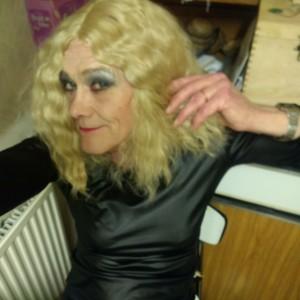 Marcie | Tranny Ladies - connecting transgender ladies, partners, admirers & friends worldwide!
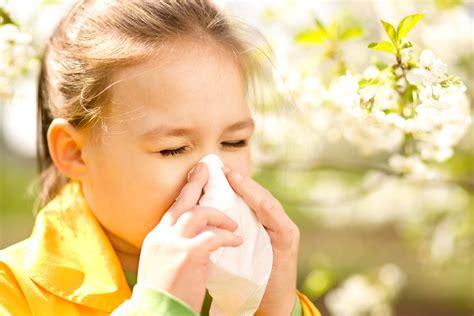 Аллергия гортани фото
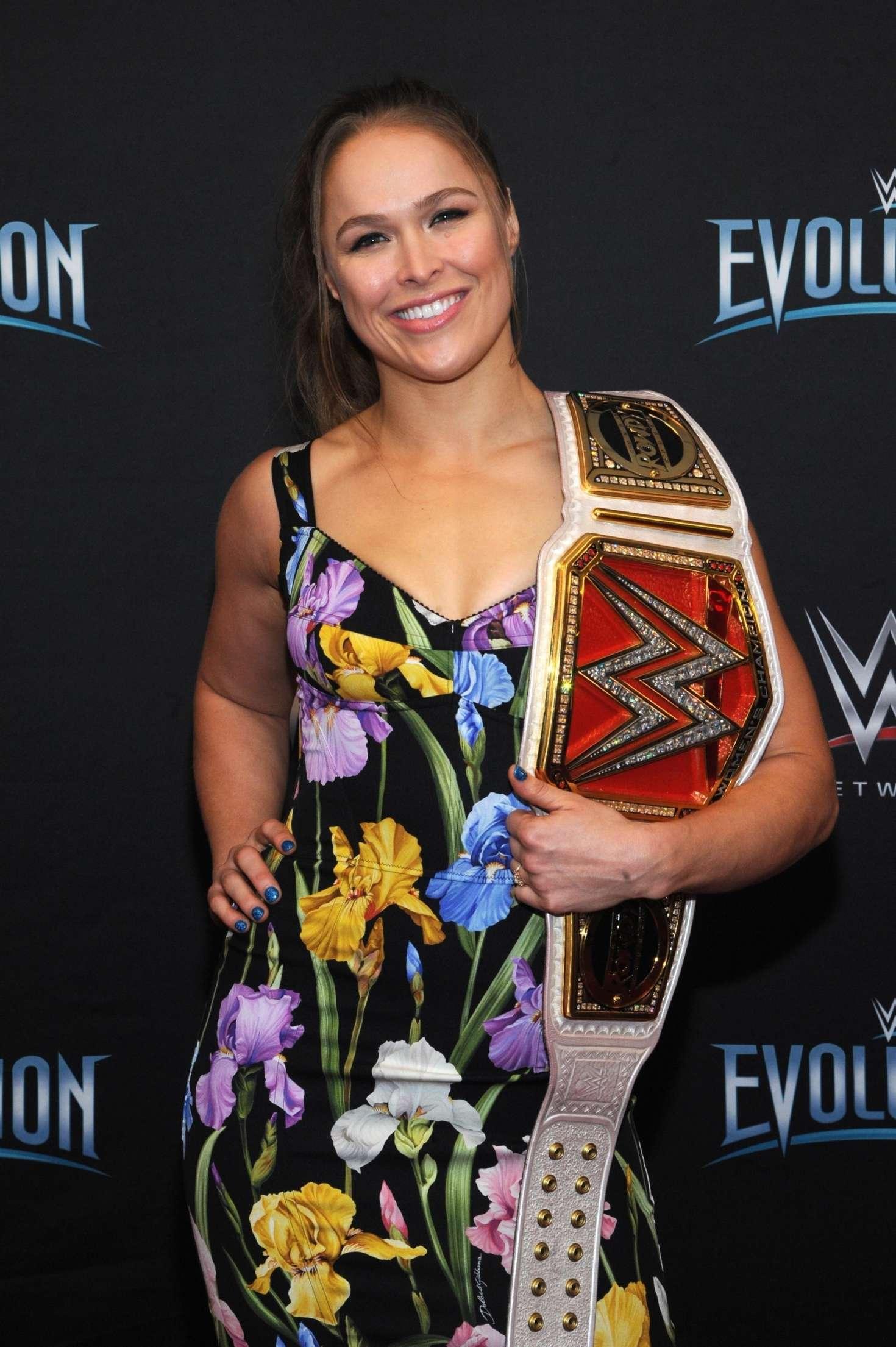 Ronda Rousey - WWE Evolution in New York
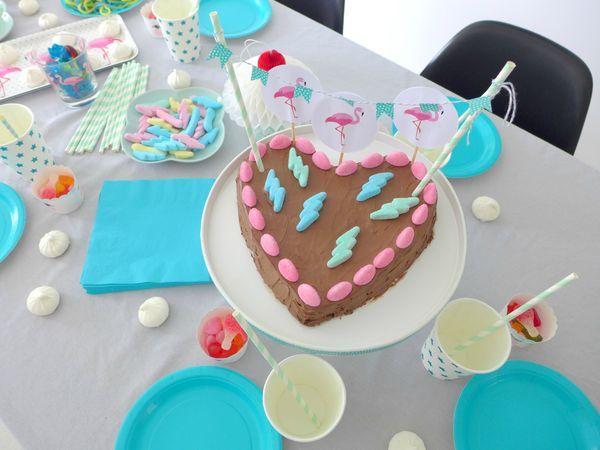 fiesta de cumpleaños niños miami (4)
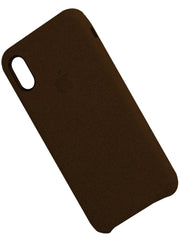 Fabric Cover For iphone X - Brown - Mobilegadgets360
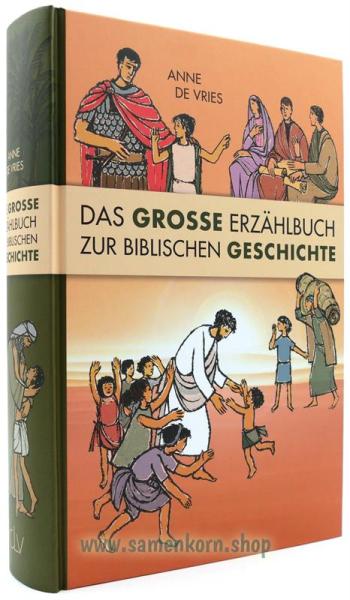 255648_Das_grosse_Erzaehlbuch.jpg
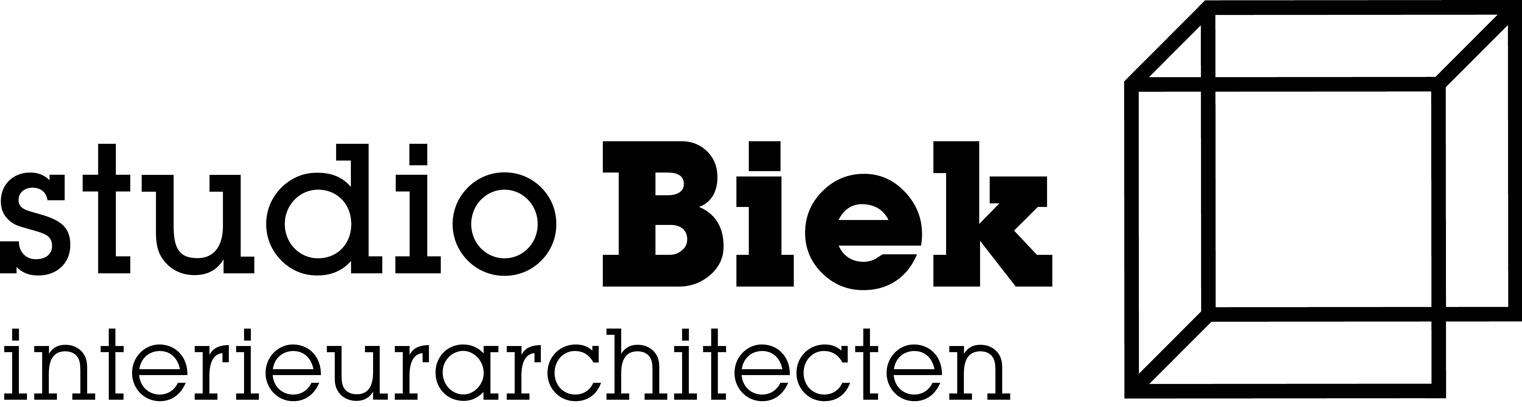 studio Biek - Logo studio Biek - Hofbogen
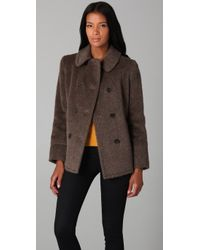 Marc By Marc Jacobs | Brown Jet Set Alpaca Jacket | Lyst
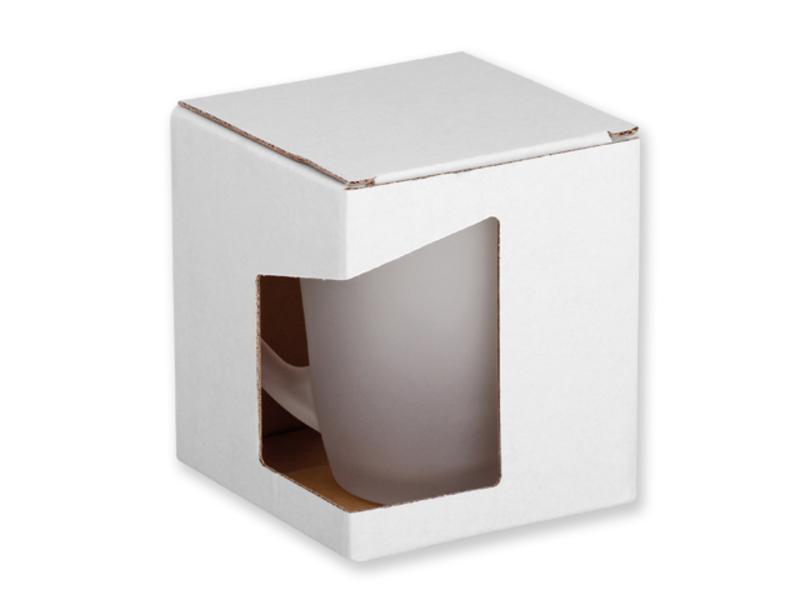 GB GLASPER gift box, White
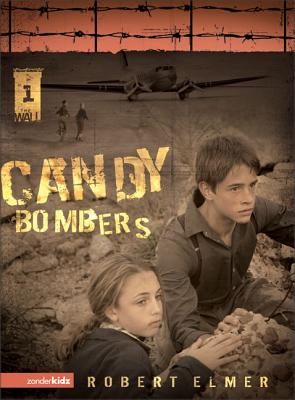 Candy Bombers - Elmer, Robert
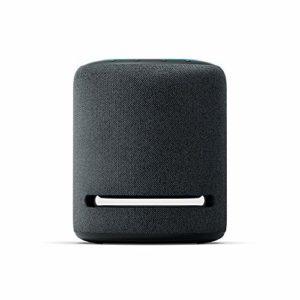Echo Studio Highfidelity smart speaker with 3D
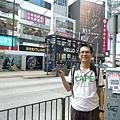 香港旅遊-香港叮叮車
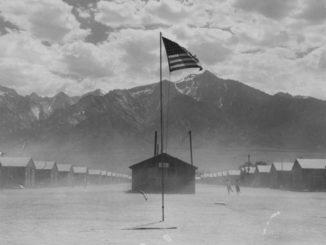 Obozy koncentracyjne w USA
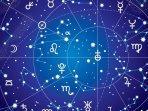 ilustrasi-ramalan-zodiak-00.jpg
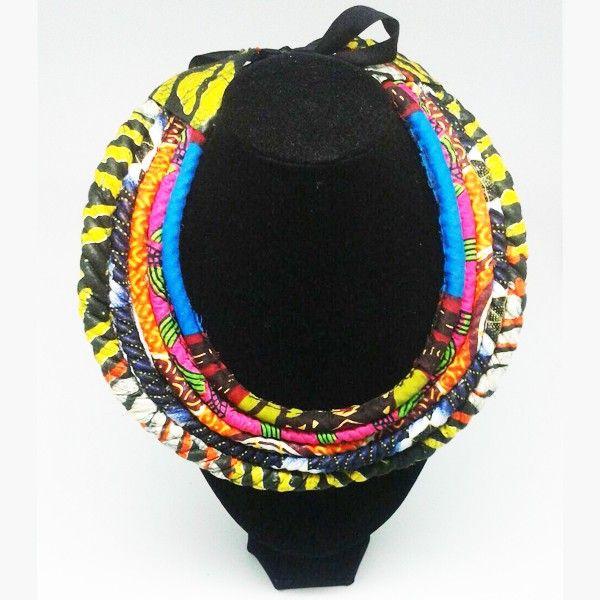 Llaphu - Nam Jewellery - Accessories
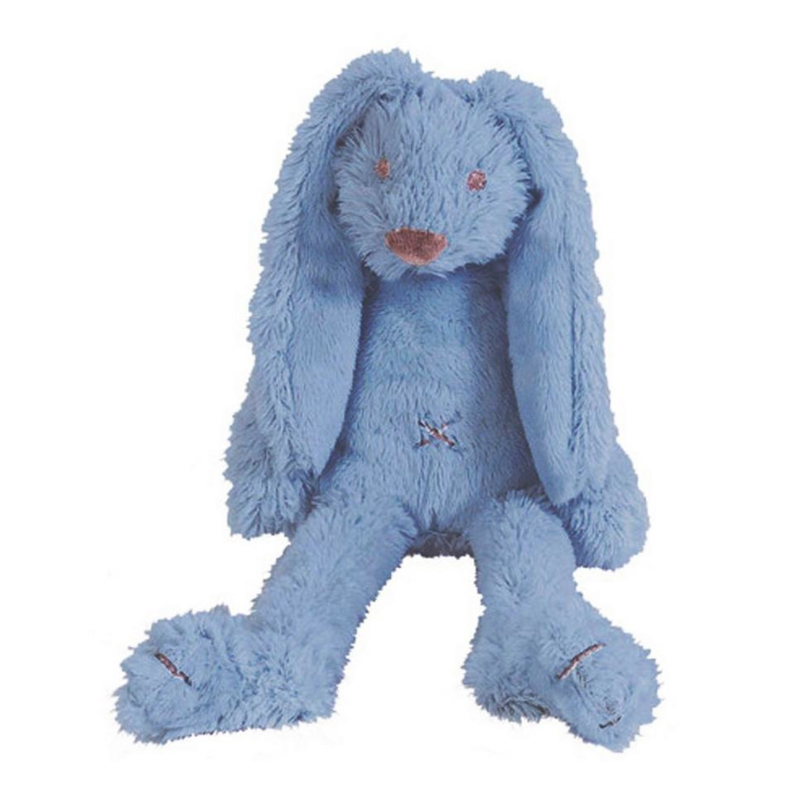 Tiny Rabbit Richie deep blue 28 cm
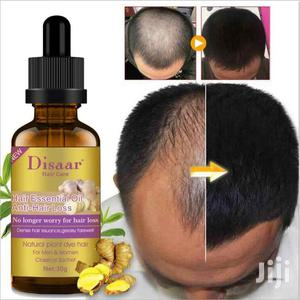 Disaar Anti Hair Loss Essential Oil -Treatment for Baldness | Hair Beauty for sale in Nairobi, Kasarani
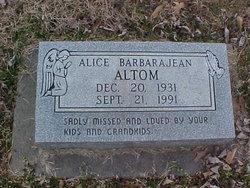 Alice BarbaraJean Altom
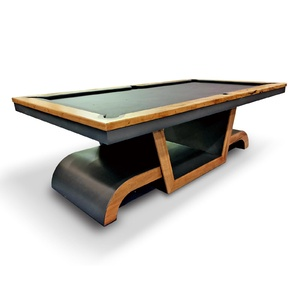 7 Foot Slate Penthouse Retro Billiard Table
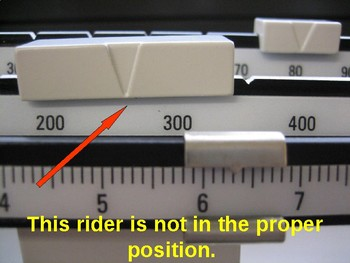 How to Read the Triple Beam Balance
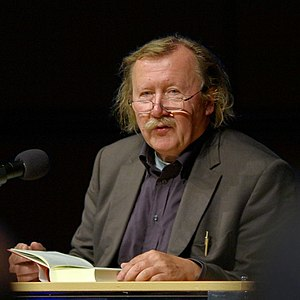 German philosopher Peter Sloterdijk reading fr...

┄┄┄┄┄┄┄┄┄┄

Restate the listing above word for word. Leave the images out.

 Marcie | Tranny Ladies - connecting transgender ladies, partners, admirers & friends worldwide!
 Аллергия гортани фото
 Ronda Rousey - WWE Evolution in New York
 fiesta de cumpleaños niños miami (4)
 Fabric Cover For iphone X - Brown - Mobilegadgets360
 255648_Das_grosse_Erzaehlbuch.jpg
 studio Biek - Logo studio Biek - Hofbogen
 Marc By Marc Jacobs | Brown Jet Set Alpaca Jacket | Lyst
 GB GLASPER gift box, White
 Candy Bombers - Elmer, Robert
Echo Studio Highfidelity smart speaker with 3D
 香港旅遊-香港叮叮車
 Obozy koncentracyjne w USA
 ilustrasi-ramalan-zodiak-00.jpg
 Llaphu - Nam Jewellery - Accessories
 Tiny Rabbit Richie deep blue 28 cm
 Disaar Anti Hair Loss Essential Oil -Treatment for Baldness | Hair Beauty for sale in Nairobi, Kasarani
 Alice BarbaraJean Altom
 7 Foot Slate Penthouse Retro Billiard Table
 How to Read the Triple Beam Balance
 German philosopher Peter Sloterdijk reading fr...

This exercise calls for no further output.